The tasks >>
1. Copy the forum reply on the game ideas word for word, from "All your statements" to "be somewhat valuable.".
2. Answer these questions from the forum reply on the game ideas:
(a) Which two games does the writer name as having different attack types?
(b) What did a Star Wars film use to show the wealth of certain characters?
(c) In another of the writer's futuristic game ideas, which things were made valuable?
3. List every game or film title named in the forum reply on the game ideas.

──────── Document extract

Nice ideas. The laser frequency information and the other details are handy, quite timely. I've learned something new this week. :) I’d like to see what everyone says about it as well, not just me. So members; please post your opinions of Blake’s ideas below; a lot of it pretty much questions the current direction for the game.
Nice symbols as well, but you seem more suited to science advisor & possibly the game designer really.
I agree with your most of comments, but we can only make them come alive if you document how things would work based on the questions I will ask latter. Of course you might not want to answer those questions, I understand that; but I can’t answer them for you either; since your ideas are not from me with my limited scientific knowledge and I am not yet sure how interpret such knowledge for our inexperienced co-workers and common players to understand.
Your ideas seem promising. I'm sure your ideas will prove realistic and appreciated by certain ones; I'm not certain about common youngsters understanding the details yet; but clarifications would be developed later I guess; granted, it will excite those matured and interested in science, I'd say you are very intelligent and intelligent players will like your games. I hope you stay around to see the development through in order to enjoy the results. Your judgment will be the guide for your suggestions.
Only minor error; I’m not sure if you read the game document fully; I would understand, as it is not finished, I don’t get a single chance to focus on it. But it doesn't actually say that the four human-player factions fight “each other”, not quite sure where that came from. But apart from that your points are interesting; here are my opinions of yours;
I will try my best to back my statements here with successful game examples; as it is a game we are creating. If that is not possible, then I will illustrate through similar mediums.
I like your concept of having different attack types; this is the case in World of Warcraft and Command and Conquer; I originally left this detail out because those games don't have crew specialists under complex management. Attack types would certainly be more realistic.
All your statements about the ore I acknowledge; things like diamonds will not be worth much in such a scenario with expanded access, technology and resources. I saw that a Star Wars film used a spacecraft made of gold to depict the wealth of certain characters (I think it was in episode 3, before Vader is KO’d by Obi-Wan Kenobi); because ordinary people of today understand gold to be valuable. You agreed dense metals would be somewhat valuable.
I think the ‘more intelligent’ players will agree that diamonds will not be worth much for the reasons you imply; but as for the rest, what will they say about diamonds not being worth much? Will they believe you? I believe you, and know that you are right, but not all the players will; and they will post up some strong comments about what they do believe, on our future website.
Example: I imagine a poor character begging with the aim of exchanging a pile of diamonds for a bite to eat, and a rich guy replies ‘No, sorry, not worth much; not enough for even a bite’ Anyway, you said certain “things can be converted into human food”; so that story scenario probably wouldn’t exist in your concept; and should not.
Diamonds are beautiful stones, guys love them, women love them, and the amount years they took to crystallize from unimpressive materials, amazing. Thinking about an example; I don’ t think the cars in iRobot are worth much in that story as crate full of diamonds with your point; but the audience loves seeing them how they look, they look ‘cool’.
It is down to the audience, and what they see as ‘valuable’. And they will see diamonds as in-valuable in the future if they know about them. We must be sure that there are many who will play and will understand what we present to them.
I’d understand if diamonds are left out. And I agree with the point about things you can’t synthesize being valuable (I used the concept of records and guitars from being valuable in another of my futuristic game ideas). I acknowledge the point about water being recycled.

────────────────
──────── Data

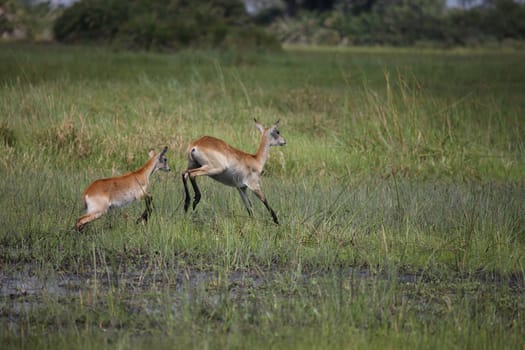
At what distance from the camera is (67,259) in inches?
246

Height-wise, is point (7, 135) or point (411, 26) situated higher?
point (7, 135)

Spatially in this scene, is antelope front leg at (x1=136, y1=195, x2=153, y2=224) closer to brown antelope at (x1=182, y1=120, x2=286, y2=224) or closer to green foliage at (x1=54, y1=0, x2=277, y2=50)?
brown antelope at (x1=182, y1=120, x2=286, y2=224)

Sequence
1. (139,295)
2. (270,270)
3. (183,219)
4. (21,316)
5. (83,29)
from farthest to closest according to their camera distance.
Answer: (83,29), (183,219), (270,270), (139,295), (21,316)

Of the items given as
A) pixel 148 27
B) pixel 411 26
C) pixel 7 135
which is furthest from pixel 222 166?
pixel 411 26

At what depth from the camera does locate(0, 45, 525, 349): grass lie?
4.93m

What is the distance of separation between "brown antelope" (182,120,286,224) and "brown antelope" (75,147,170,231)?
1.25ft

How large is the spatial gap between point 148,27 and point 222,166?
16499mm

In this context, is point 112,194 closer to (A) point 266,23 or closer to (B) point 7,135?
(B) point 7,135

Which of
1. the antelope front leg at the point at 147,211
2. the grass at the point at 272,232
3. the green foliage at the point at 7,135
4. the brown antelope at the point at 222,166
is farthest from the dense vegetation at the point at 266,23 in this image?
the antelope front leg at the point at 147,211

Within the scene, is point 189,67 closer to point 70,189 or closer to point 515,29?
point 70,189

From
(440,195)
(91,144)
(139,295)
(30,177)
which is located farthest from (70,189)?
(440,195)

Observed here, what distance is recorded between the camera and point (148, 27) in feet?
75.3

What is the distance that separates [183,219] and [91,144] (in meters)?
3.12

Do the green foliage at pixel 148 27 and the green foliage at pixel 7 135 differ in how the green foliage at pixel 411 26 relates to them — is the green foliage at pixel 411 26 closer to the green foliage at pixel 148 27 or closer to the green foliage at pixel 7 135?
the green foliage at pixel 148 27
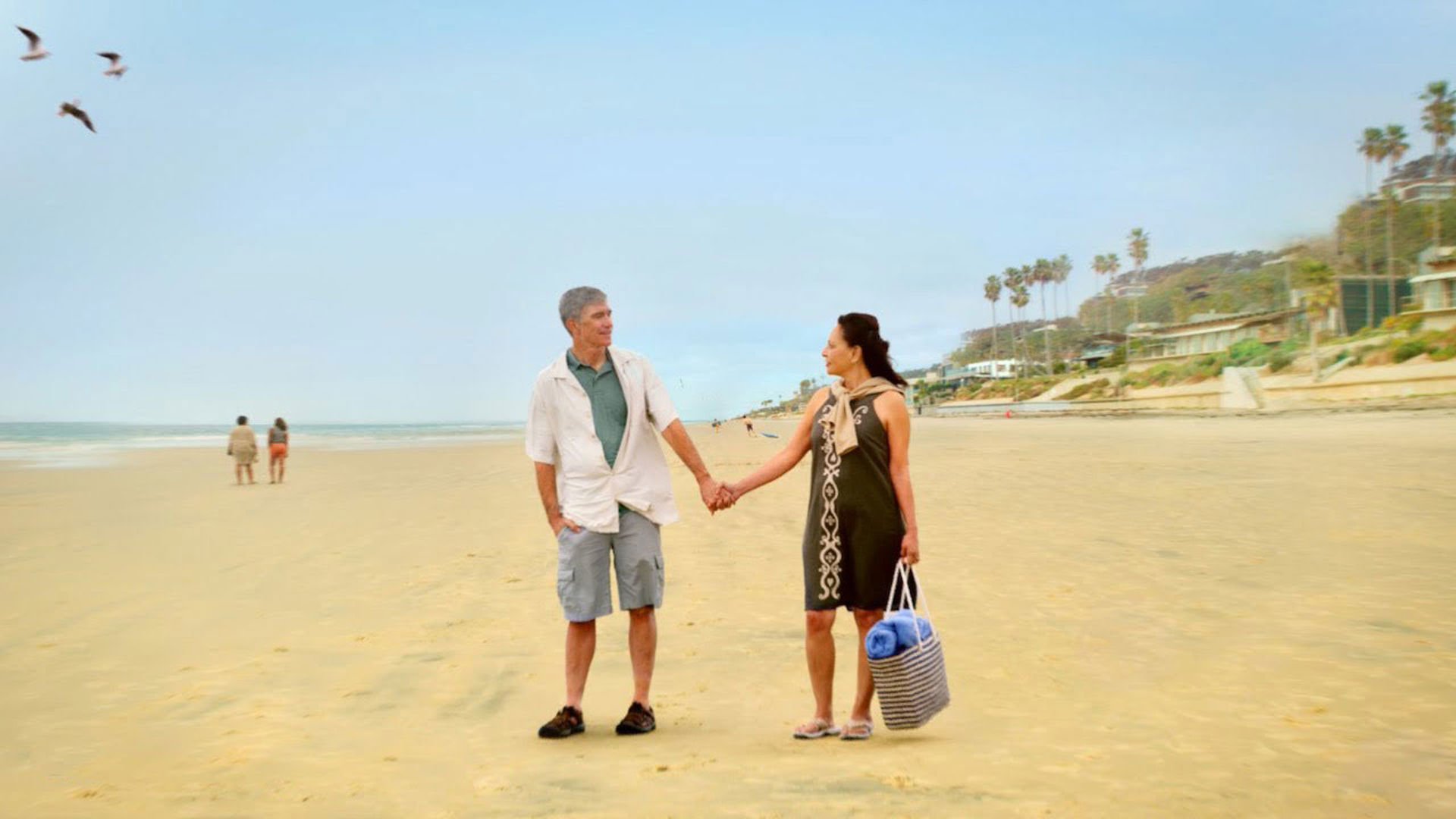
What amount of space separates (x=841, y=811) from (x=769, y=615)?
3.99 metres

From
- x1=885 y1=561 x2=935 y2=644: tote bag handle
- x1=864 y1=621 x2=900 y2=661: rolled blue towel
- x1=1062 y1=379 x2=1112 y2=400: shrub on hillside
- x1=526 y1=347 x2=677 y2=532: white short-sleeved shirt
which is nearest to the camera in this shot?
x1=864 y1=621 x2=900 y2=661: rolled blue towel

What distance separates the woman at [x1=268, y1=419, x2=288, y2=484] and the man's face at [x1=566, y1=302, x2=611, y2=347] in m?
19.9

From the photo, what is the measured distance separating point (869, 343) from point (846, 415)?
0.37 meters

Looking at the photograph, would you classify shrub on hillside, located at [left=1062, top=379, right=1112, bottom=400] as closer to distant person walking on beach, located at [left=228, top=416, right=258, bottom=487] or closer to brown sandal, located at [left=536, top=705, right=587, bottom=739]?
distant person walking on beach, located at [left=228, top=416, right=258, bottom=487]

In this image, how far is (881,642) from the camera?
4.12 m

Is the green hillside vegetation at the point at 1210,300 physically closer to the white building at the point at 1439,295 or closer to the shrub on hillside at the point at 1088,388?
the shrub on hillside at the point at 1088,388

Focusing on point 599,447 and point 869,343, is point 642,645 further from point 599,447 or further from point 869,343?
point 869,343

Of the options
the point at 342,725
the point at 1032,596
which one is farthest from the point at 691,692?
the point at 1032,596

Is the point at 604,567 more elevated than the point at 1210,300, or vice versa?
the point at 1210,300

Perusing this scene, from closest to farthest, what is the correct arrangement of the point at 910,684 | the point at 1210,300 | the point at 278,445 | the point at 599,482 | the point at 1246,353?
the point at 910,684 → the point at 599,482 → the point at 278,445 → the point at 1246,353 → the point at 1210,300

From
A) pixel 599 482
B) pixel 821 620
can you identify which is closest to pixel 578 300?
pixel 599 482

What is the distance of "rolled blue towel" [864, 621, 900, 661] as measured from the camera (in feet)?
13.5

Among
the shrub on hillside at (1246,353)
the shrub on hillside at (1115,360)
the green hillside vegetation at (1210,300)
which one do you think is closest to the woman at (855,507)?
the shrub on hillside at (1246,353)

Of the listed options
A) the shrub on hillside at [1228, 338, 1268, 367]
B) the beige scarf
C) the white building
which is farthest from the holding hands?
the shrub on hillside at [1228, 338, 1268, 367]
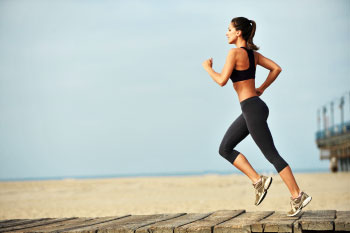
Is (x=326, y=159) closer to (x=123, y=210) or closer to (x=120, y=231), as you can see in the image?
(x=123, y=210)

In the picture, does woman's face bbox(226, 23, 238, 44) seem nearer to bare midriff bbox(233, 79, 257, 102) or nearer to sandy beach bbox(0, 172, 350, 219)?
bare midriff bbox(233, 79, 257, 102)

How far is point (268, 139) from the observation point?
5.44 m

────────────────

List of solutions >>
1.
All your statements about the ore I acknowledge; things like diamonds will not be worth much in such a scenario with expanded access, technology and resources. I saw that a Star Wars film used a spacecraft made of gold to depict the wealth of certain characters (I think it was in episode 3, before Vader is KO’d by Obi-Wan Kenobi); because ordinary people of today understand gold to be valuable. You agreed dense metals would be somewhat valuable.

2.
(a) World of Warcraft and Command and Conquer
(b) A spacecraft made of gold
(c) Records and guitars

3.
World of Warcraft
Command and Conquer
Star Wars
iRobot